The zipper sometimes lifts up while in diapause. I would still incubate it


----------



## gripen (Apr 22, 2012)

Hertarem45 said:


> The zipper sometimes lifts up while in diapause. I would still incubate it


I have never heard of that.


----------



## happy1892 (Apr 22, 2012)

Parasitic wasps? Look at this. Maybe they do not kill all of the nymphs.


----------



## CoolMantid (Apr 22, 2012)

gripen said:


> I have never heard of that.


Carey told me it sometimes happens for the egg sack to "breathe"


----------



## Termite48 (Apr 22, 2012)

The outside appearance does not show clearly that it has hatched. In fact this look was also present on my last Orchid ooth which hatched. When storing during diapause one must be careful not to leave it accessible to other insects that can bore into the ooth.


----------



## Rick (Apr 23, 2012)

It does resemble a hatched ooth, but like someone said I have seen that portion "lifted" on an unhatched ooth some of the time. Parasitic wasps often leave small round holes in the side of the ooth.


----------



## hibiscusmile (Apr 23, 2012)

They are wild caught, but cut it, it will have eggs inside.


----------



## agent A (Apr 23, 2012)

hibiscusmile said:


> They are wild caught, but cut it, it will have eggs inside.

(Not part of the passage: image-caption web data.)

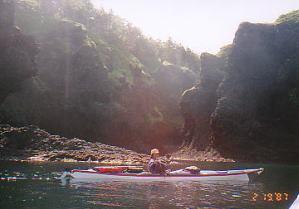 kaizokuwan1.jpg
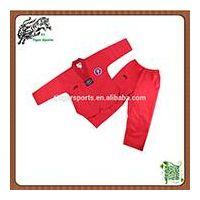 wholesale V neck red taekwondo uniforms thumbnail image
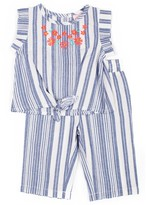 Little Lass Baby Girl 2-Piece Floral and Stripes Linen Coulotte Set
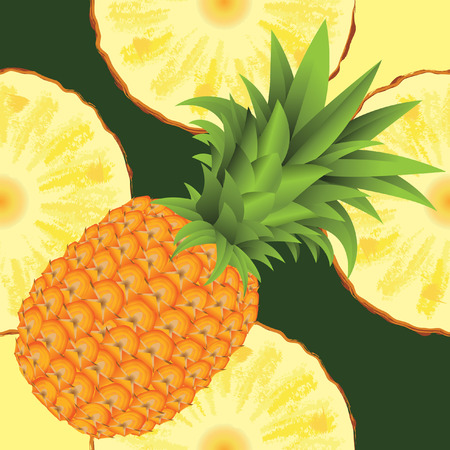 pineapple juice: seamless pattern of ripe yellow pineapple and slice of pineapple
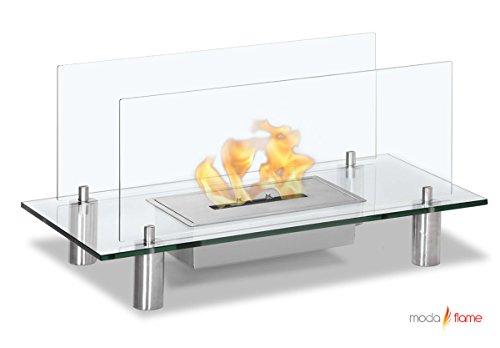 Moda Flame Baza Free Standing Floor Indoor Outdoor Ethanol Fuel Fireplace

i'll take your word for it


----------



## hibiscusmile (Apr 23, 2012)

hummm, if so, why did u ask? I do lookie at them  for I send them u know, my eyes are not that bad! :lol: :whistling:


----------



## hibiscusmile (Apr 23, 2012)

hey A, what was the date on it? I noticed you said in feb, so by now, unless it was the very end of feb, it should be hatching soon.


----------



## agent A (Apr 24, 2012)

hibiscusmile said:


> hey A, what was the date on it? I noticed you said in feb, so by now, unless it was the very end of feb, it should be hatching soon.


But it was diapausing in a cool attic until last week


----------